(YOUR OBJECTIVE):
The entries below should be quoted exactly, with no pictures carried over.

[Source data]
────────
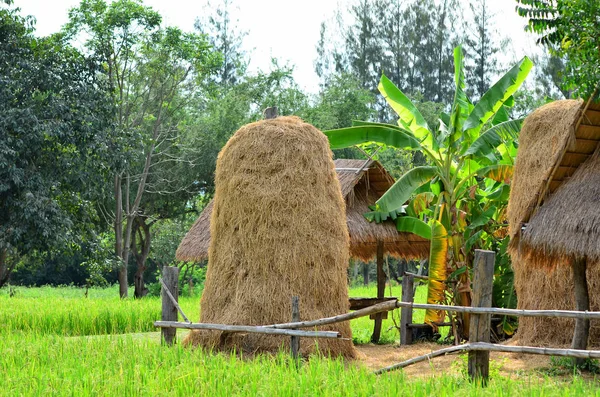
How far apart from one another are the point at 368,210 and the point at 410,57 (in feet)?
72.0

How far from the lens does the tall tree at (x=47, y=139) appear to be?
1363 cm

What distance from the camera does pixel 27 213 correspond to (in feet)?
43.7

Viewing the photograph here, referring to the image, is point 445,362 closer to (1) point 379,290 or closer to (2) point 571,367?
(2) point 571,367

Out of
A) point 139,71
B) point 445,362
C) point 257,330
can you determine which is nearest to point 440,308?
point 257,330

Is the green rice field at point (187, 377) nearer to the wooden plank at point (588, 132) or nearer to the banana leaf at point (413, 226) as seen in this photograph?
the wooden plank at point (588, 132)

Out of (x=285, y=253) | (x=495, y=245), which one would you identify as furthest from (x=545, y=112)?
(x=285, y=253)

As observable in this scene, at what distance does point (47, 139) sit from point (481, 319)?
989 cm

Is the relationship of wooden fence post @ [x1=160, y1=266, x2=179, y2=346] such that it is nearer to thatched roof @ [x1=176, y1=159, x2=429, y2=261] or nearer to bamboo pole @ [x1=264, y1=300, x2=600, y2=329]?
bamboo pole @ [x1=264, y1=300, x2=600, y2=329]

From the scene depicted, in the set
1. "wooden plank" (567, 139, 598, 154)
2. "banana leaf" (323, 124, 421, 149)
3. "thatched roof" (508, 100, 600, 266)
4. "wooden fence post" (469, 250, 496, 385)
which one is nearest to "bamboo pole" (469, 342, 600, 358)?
"wooden fence post" (469, 250, 496, 385)

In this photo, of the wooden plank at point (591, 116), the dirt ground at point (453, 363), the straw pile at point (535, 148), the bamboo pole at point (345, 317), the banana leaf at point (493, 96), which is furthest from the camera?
the banana leaf at point (493, 96)

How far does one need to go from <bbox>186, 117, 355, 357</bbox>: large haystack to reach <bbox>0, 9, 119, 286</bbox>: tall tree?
226 inches

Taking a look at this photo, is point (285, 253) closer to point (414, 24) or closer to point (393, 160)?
point (393, 160)

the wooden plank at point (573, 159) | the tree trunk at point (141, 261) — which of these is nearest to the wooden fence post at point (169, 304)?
the wooden plank at point (573, 159)

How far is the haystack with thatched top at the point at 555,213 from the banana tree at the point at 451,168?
0.98 metres
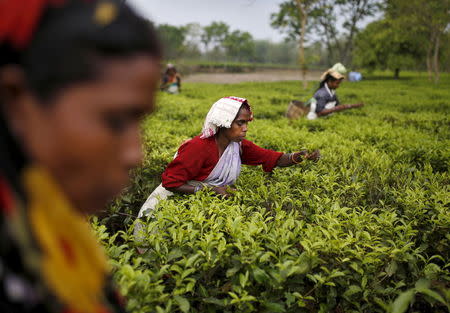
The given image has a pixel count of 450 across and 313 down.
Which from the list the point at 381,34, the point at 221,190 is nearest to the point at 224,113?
the point at 221,190

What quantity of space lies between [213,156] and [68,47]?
2210 millimetres

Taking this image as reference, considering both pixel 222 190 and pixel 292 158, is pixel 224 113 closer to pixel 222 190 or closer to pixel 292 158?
pixel 222 190

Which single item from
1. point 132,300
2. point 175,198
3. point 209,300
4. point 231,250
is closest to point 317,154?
point 175,198

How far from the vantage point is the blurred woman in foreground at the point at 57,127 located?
62cm

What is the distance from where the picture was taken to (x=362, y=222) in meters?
2.21

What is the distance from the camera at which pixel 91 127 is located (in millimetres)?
651

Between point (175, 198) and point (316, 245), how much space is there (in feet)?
4.19

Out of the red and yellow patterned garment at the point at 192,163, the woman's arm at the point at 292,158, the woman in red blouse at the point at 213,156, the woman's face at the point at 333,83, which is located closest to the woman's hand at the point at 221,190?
the woman in red blouse at the point at 213,156

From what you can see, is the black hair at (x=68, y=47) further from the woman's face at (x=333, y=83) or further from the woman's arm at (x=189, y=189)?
the woman's face at (x=333, y=83)

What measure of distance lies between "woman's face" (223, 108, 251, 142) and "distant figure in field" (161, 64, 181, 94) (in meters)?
11.2

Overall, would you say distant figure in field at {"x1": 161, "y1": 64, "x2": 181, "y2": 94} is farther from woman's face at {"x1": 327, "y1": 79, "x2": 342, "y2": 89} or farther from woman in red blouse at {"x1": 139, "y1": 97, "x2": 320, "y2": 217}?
woman in red blouse at {"x1": 139, "y1": 97, "x2": 320, "y2": 217}

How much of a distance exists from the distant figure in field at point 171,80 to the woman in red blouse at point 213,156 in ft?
────────
(FULL OUTPUT):
How far apart from one another are the point at 368,210 and the point at 410,57 (in feet)?
72.0

How far from the lens does the tall tree at (x=47, y=139) appear to be?
1363 cm

What distance from the camera does pixel 27 213 correspond to (in feet)?
43.7

Viewing the photograph here, referring to the image, is point 445,362 closer to (1) point 379,290 or closer to (2) point 571,367?
(2) point 571,367

Out of
A) point 139,71
B) point 445,362
C) point 257,330
can you determine which is nearest to point 440,308?
point 257,330

Is the green rice field at point (187, 377) nearer to the wooden plank at point (588, 132) or nearer to the banana leaf at point (413, 226) as seen in this photograph?
the wooden plank at point (588, 132)

Out of (x=285, y=253) | (x=495, y=245), which one would you identify as furthest from (x=545, y=112)?
(x=285, y=253)

As observable in this scene, at what distance does point (47, 139) sit from point (481, 319)?
989 cm

Is the relationship of wooden fence post @ [x1=160, y1=266, x2=179, y2=346] such that it is nearer to thatched roof @ [x1=176, y1=159, x2=429, y2=261] or nearer to bamboo pole @ [x1=264, y1=300, x2=600, y2=329]?
bamboo pole @ [x1=264, y1=300, x2=600, y2=329]

From the scene depicted, in the set
1. "wooden plank" (567, 139, 598, 154)
2. "banana leaf" (323, 124, 421, 149)
3. "thatched roof" (508, 100, 600, 266)
4. "wooden fence post" (469, 250, 496, 385)
which one is nearest to "bamboo pole" (469, 342, 600, 358)?
"wooden fence post" (469, 250, 496, 385)

In this photo, of the wooden plank at point (591, 116), the dirt ground at point (453, 363), the straw pile at point (535, 148), the bamboo pole at point (345, 317), the banana leaf at point (493, 96), which is furthest from the camera?
the banana leaf at point (493, 96)

How far does one need to go from <bbox>186, 117, 355, 357</bbox>: large haystack to reach <bbox>0, 9, 119, 286</bbox>: tall tree?
226 inches

Taking a look at this photo, is point (285, 253) closer to point (414, 24) or closer to point (393, 160)?
point (393, 160)

the wooden plank at point (573, 159) | the tree trunk at point (141, 261) — which of these is nearest to the wooden fence post at point (169, 304)?
the wooden plank at point (573, 159)

How far is the haystack with thatched top at the point at 555,213 from the banana tree at the point at 451,168?
0.98 metres
The given image has a pixel count of 450 across and 313 down.
Which from the list the point at 381,34, the point at 221,190 is nearest to the point at 224,113?
the point at 221,190

What quantity of space lies between [213,156] and [68,47]?
2210 millimetres

Taking this image as reference, considering both pixel 222 190 and pixel 292 158, is pixel 224 113 closer to pixel 222 190 or closer to pixel 292 158?
pixel 222 190

Which single item from
1. point 132,300
2. point 175,198
3. point 209,300
4. point 231,250
is closest to point 317,154?
point 175,198

How far from the vantage point is the blurred woman in foreground at the point at 57,127 located?
62cm

What is the distance from where the picture was taken to (x=362, y=222) in meters?
2.21

What is the distance from the camera at which pixel 91 127 is located (in millimetres)?
651

Between point (175, 198) and point (316, 245), how much space is there (in feet)?
4.19

Out of the red and yellow patterned garment at the point at 192,163, the woman's arm at the point at 292,158, the woman in red blouse at the point at 213,156, the woman's face at the point at 333,83, which is located closest to the woman's hand at the point at 221,190?
the woman in red blouse at the point at 213,156

From what you can see, is the black hair at (x=68, y=47) further from the woman's face at (x=333, y=83) or further from the woman's arm at (x=189, y=189)?
the woman's face at (x=333, y=83)

What measure of distance lies between "woman's face" (223, 108, 251, 142) and "distant figure in field" (161, 64, 181, 94) (in meters)?
11.2

Overall, would you say distant figure in field at {"x1": 161, "y1": 64, "x2": 181, "y2": 94} is farther from woman's face at {"x1": 327, "y1": 79, "x2": 342, "y2": 89} or farther from woman in red blouse at {"x1": 139, "y1": 97, "x2": 320, "y2": 217}?
woman in red blouse at {"x1": 139, "y1": 97, "x2": 320, "y2": 217}

How much of a distance exists from the distant figure in field at point 171,80 to the woman in red blouse at point 213,156 in ft?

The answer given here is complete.